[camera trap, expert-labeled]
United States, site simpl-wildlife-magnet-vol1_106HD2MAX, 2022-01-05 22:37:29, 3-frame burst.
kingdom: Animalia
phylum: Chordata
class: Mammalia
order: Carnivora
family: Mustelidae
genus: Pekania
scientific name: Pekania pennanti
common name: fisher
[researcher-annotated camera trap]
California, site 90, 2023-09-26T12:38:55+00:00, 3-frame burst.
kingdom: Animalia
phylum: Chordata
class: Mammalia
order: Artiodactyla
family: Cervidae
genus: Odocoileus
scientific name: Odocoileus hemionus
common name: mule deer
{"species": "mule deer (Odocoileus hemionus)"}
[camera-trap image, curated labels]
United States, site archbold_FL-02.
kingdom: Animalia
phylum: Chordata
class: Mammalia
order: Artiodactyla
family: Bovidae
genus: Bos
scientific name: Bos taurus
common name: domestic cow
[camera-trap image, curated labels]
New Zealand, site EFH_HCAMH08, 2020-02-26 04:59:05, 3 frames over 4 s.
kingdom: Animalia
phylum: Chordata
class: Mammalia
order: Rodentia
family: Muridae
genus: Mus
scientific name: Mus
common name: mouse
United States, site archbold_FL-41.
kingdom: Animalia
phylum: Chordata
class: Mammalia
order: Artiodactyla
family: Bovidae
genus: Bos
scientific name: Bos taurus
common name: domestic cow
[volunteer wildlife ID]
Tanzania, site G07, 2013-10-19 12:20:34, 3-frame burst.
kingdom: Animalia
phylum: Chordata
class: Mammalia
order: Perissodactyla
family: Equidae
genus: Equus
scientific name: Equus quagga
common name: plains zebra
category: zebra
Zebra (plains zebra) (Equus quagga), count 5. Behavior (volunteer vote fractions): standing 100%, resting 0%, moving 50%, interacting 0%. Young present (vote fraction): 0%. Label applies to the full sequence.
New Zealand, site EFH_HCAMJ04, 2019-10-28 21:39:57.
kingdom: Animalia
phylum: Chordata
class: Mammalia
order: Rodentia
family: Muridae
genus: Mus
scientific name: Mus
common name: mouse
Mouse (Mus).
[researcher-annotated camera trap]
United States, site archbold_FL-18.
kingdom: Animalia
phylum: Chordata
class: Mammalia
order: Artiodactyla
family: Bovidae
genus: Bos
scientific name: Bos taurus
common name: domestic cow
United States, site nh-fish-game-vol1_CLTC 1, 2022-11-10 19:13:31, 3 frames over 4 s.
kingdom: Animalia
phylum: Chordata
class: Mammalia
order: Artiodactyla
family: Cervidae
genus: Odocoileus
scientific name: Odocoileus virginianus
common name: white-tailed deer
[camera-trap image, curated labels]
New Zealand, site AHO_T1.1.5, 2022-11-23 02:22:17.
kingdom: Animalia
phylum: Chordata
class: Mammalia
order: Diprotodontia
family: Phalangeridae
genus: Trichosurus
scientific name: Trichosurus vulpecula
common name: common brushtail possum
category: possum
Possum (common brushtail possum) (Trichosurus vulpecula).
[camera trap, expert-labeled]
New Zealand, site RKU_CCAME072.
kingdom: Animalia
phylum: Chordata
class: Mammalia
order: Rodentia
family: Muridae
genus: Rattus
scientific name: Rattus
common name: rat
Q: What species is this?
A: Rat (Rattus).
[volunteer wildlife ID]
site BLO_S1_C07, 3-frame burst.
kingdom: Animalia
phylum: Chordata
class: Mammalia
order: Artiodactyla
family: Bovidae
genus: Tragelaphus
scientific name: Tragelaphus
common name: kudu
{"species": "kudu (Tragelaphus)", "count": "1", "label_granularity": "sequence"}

=-=-=-=-=

=== WHAT NEEDS TO BE DONE ===
The data above must be repeated in its entirety, exactly as given.

=== EXERCISE RESULT ===
[camera trap, expert-labeled]
United States, site simpl-wildlife-magnet-vol1_106HD2MAX, 2022-01-05 22:37:29, 3-frame burst.
kingdom: Animalia
phylum: Chordata
class: Mammalia
order: Carnivora
family: Mustelidae
genus: Pekania
scientific name: Pekania pennanti
common name: fisher
[researcher-annotated camera trap]
California, site 90, 2023-09-26T12:38:55+00:00, 3-frame burst.
kingdom: Animalia
phylum: Chordata
class: Mammalia
order: Artiodactyla
family: Cervidae
genus: Odocoileus
scientific name: Odocoileus hemionus
common name: mule deer
{"species": "mule deer (Odocoileus hemionus)"}
[camera-trap image, curated labels]
United States, site archbold_FL-02.
kingdom: Animalia
phylum: Chordata
class: Mammalia
order: Artiodactyla
family: Bovidae
genus: Bos
scientific name: Bos taurus
common name: domestic cow
[camera-trap image, curated labels]
New Zealand, site EFH_HCAMH08, 2020-02-26 04:59:05, 3 frames over 4 s.
kingdom: Animalia
phylum: Chordata
class: Mammalia
order: Rodentia
family: Muridae
genus: Mus
scientific name: Mus
common name: mouse
United States, site archbold_FL-41.
kingdom: Animalia
phylum: Chordata
class: Mammalia
order: Artiodactyla
family: Bovidae
genus: Bos
scientific name: Bos taurus
common name: domestic cow
[volunteer wildlife ID]
Tanzania, site G07, 2013-10-19 12:20:34, 3-frame burst.
kingdom: Animalia
phylum: Chordata
class: Mammalia
order: Perissodactyla
family: Equidae
genus: Equus
scientific name: Equus quagga
common name: plains zebra
category: zebra
Zebra (plains zebra) (Equus quagga), count 5. Behavior (volunteer vote fractions): standing 100%, resting 0%, moving 50%, interacting 0%. Young present (vote fraction): 0%. Label applies to the full sequence.
New Zealand, site EFH_HCAMJ04, 2019-10-28 21:39:57.
kingdom: Animalia
phylum: Chordata
class: Mammalia
order: Rodentia
family: Muridae
genus: Mus
scientific name: Mus
common name: mouse
Mouse (Mus).
[researcher-annotated camera trap]
United States, site archbold_FL-18.
kingdom: Animalia
phylum: Chordata
class: Mammalia
order: Artiodactyla
family: Bovidae
genus: Bos
scientific name: Bos taurus
common name: domestic cow
United States, site nh-fish-game-vol1_CLTC 1, 2022-11-10 19:13:31, 3 frames over 4 s.
kingdom: Animalia
phylum: Chordata
class: Mammalia
order: Artiodactyla
family: Cervidae
genus: Odocoileus
scientific name: Odocoileus virginianus
common name: white-tailed deer
[camera-trap image, curated labels]
New Zealand, site AHO_T1.1.5, 2022-11-23 02:22:17.
kingdom: Animalia
phylum: Chordata
class: Mammalia
order: Diprotodontia
family: Phalangeridae
genus: Trichosurus
scientific name: Trichosurus vulpecula
common name: common brushtail possum
category: possum
Possum (common brushtail possum) (Trichosurus vulpecula).
[camera trap, expert-labeled]
New Zealand, site RKU_CCAME072.
kingdom: Animalia
phylum: Chordata
class: Mammalia
order: Rodentia
family: Muridae
genus: Rattus
scientific name: Rattus
common name: rat
Q: What species is this?
A: Rat (Rattus).
[volunteer wildlife ID]
site BLO_S1_C07, 3-frame burst.
kingdom: Animalia
phylum: Chordata
class: Mammalia
order: Artiodactyla
family: Bovidae
genus: Tragelaphus
scientific name: Tragelaphus
common name: kudu
{"species": "kudu (Tragelaphus)", "count": "1", "label_granularity": "sequence"}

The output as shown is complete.